January 8, 2013

Charles Stross on vampires

Filed under: Books, Media — Tags: , , — Nicholas @ 09:41

Now that he’s committed the act of writing a novel that has vampires (The Rhesus Chart, the next “Laundry” story, to be published in July next year), Charles Stross examines the current role of vampires in fiction:

So what are vampires good for?

Leaving aside a whole bunch of different mythological tap-roots, some of which are quite interesting in their own right, the modern western interpretation of the vampire is largely the fault of Bram Stoker (although he, in turn, was working in a literary tradition with notable antecedents such as Varney the Vampire).

The interesting thing about vampires in fiction is what they’re used to represent. Vampires are the talkative reflection of our fears; unlike horde-shambling zombies they’re singular entities, intelligent and outwardly handsome, the exterior shell concealing festering horrors within.
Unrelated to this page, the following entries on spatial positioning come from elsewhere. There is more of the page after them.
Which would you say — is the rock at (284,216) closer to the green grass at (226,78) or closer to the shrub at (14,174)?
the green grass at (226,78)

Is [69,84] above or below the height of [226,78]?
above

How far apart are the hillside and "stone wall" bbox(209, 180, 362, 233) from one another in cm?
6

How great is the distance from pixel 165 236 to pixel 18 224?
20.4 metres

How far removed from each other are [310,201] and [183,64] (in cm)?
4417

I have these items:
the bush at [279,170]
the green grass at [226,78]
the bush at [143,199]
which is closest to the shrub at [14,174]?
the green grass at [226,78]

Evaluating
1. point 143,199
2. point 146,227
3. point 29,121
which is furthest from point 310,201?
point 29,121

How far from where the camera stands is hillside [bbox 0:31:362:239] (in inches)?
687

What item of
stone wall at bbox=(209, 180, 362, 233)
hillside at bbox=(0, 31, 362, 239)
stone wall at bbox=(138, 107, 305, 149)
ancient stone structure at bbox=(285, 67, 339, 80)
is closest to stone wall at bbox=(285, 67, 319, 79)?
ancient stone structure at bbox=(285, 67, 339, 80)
And the nature of the horrors in question changes with time. Back in Stoker’s hey-day, the fear of contagion, of the degeneration and insanity that went with syphilis, was clear: so was the clash of uptight Victorian public morality and private lascivious debauchery that went with it. (It’s no accident that Vampirism-as-AIDS was the big metaphor of the 1980s: blood, sex, and death are deeply intertwingled in our collective id.)

More recently, we have a whole bunch of other vampire metaphors. There’s the untrammeled greed angle, the psychopathic serial killer angle, the sexual predator. Vampires are rapists, non-consensual sadists and torturers, serial killers. They are, above all, parasites and sociopaths — you can’t be a vampire, a successful apex predator upon people, and feel much empathy for your prey.

So what do we make of that sub-species of vampire that fucks its food?

One of the weirder twists in the development of a sub-genre happened some time in the early 1990s, with the advent of the paranormal romance. In retrospect it’s fairly obvious what they’re for; they allow the reader to vicariously explore emotional aspects of BDSM without the troublesome need to find a partner with a roll of duct tape and a flogger who also understands the need for safe words. (This may also be a side-effect of changing gender/power relationships in society at large causing confusion, uncertainty, or dissatisfaction with traditional power roles: don’t tell the Pope. Ahem. There’s a really complex knot of issues here, including the implications of the demographic transition for human interpersonal and familial relationships, that is probably food for several PhD theses.)